The concept of a PEP was originally developed as an anti-corruption tool, as a way of flagging the specific risk of public resource diversion; but over the space of a decade and a half it has come to signify an increased risk of money laundering or terrorist financing more generally. Although PEP status should be confined to ‘high’ public office the inevitable mission creep has meant that it may now have triggered posts such as membership of the governing body of a political party or of the administrative, management or supervisory bodies of state-owned enterprises. Even more problematic is the ripple effect: it is not only the PEPs themselves who will automatically be classified as high risk, but also any of their family members and ‘known close associates’.
The reasons why these provisions are now suddenly making themselves felt more strongly are many, but include the mushrooming and unregulated commercial market in ‘PEP lists’ and related due diligence screening services. You will typically not be told if, or why, you have been classified as high risk, but often it will be as a result of ‘adverse media’ collected and circulated by these providers. The savvy will rely on data protection legislation to monitor and correct any inaccuracies in these records, but in the absence of a correspondingly international data protection regime the effectiveness of this strategy will vary depending on jurisdiction. The sheer size of the compliance industry poses a further challenge.

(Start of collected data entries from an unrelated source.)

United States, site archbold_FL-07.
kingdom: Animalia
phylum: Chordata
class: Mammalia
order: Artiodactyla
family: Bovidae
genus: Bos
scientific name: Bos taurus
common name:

Engaging proactively and transparently with regulated persons has never been more important – but this should not imply that it will always be appropriate to comply with all information requests, however broad. Ultimately, the onus is on domestic and international regulators to ensure that the ‘risk-based approach’ is applied with sensitivity to different degrees of ‘risk’ and fundamental human rights. If they fail to do so, they will face a further risk: that of the courts stepping in to address the proportionality deficit, as more customers resort to private litigation to challenge unfair practices by regulated persons in the name of risk management.